Since the proposed Water Resources Development Act of 1978 was not enacted, authority therein for construction of channels as an alternative to the construction of the Sandridge Dam and Reservoir does not constitute "authorization by law" for alternative construction.
The vetoed appropriation bill by its terms did not authorize a change in the 1970 construction authorization. It appropriated a lump-sum of money for construction, including flood control projects, without specification as to the Ellicott Creek project. The House and Senate reports and hearings on the proposed act, while referring to construction of the Ellicott Creek project, make no references to the substitution of channels for the dam and reservoir. Consequently, the vetoed appropriation act, as given effect by the continuing resolution, does not afford a tenable basis for proceeding with construction of channels instead of a dam and reservoir.
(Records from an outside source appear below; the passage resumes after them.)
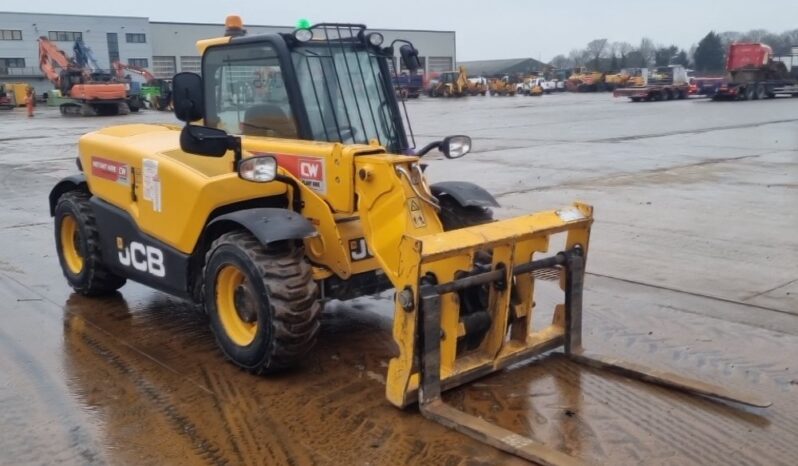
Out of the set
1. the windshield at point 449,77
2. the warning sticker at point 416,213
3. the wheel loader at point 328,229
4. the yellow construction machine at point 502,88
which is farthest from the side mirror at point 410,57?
the yellow construction machine at point 502,88

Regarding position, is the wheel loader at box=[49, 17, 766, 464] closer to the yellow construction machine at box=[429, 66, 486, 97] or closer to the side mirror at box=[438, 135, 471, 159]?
the side mirror at box=[438, 135, 471, 159]

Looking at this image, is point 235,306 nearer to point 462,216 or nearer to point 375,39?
point 462,216

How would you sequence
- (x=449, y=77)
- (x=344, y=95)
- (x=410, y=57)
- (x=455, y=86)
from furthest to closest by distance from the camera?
(x=449, y=77) → (x=455, y=86) → (x=410, y=57) → (x=344, y=95)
In view of the foregoing we believe that funds available for the Ellicott Creek project, under H.J. 1139, Pub. L. No. 95-483, may not properly be utilised for construction pursuant to the alternative proposal of the Corps of Engineers in substitution for construction fo the Sandridge Dam and Reservoir authorized by section 201 of the Flood Control Act of 1970. However, the Corps of Engineers is not required to proceed with the dam and reservoir, since the appropriation in effect is for "Construction, General" and construction of the Ellicott Creek project, while referred to in the appropriations committees' reports, is not mandated by the vetoed appropriation act which is given effect by the continuing resolution. See LTV Aerospace Corporation 55 Comp. Gen. 307(1973). Since remedial flood measures authorized in 1974 in the Stahl Road-Niagra Falls Boulevard reach, Amherst, New York, have apparently not yet beem undertaken, "Construction, General" funds may properly be used for this authorized portion of the Ellicott Creek project.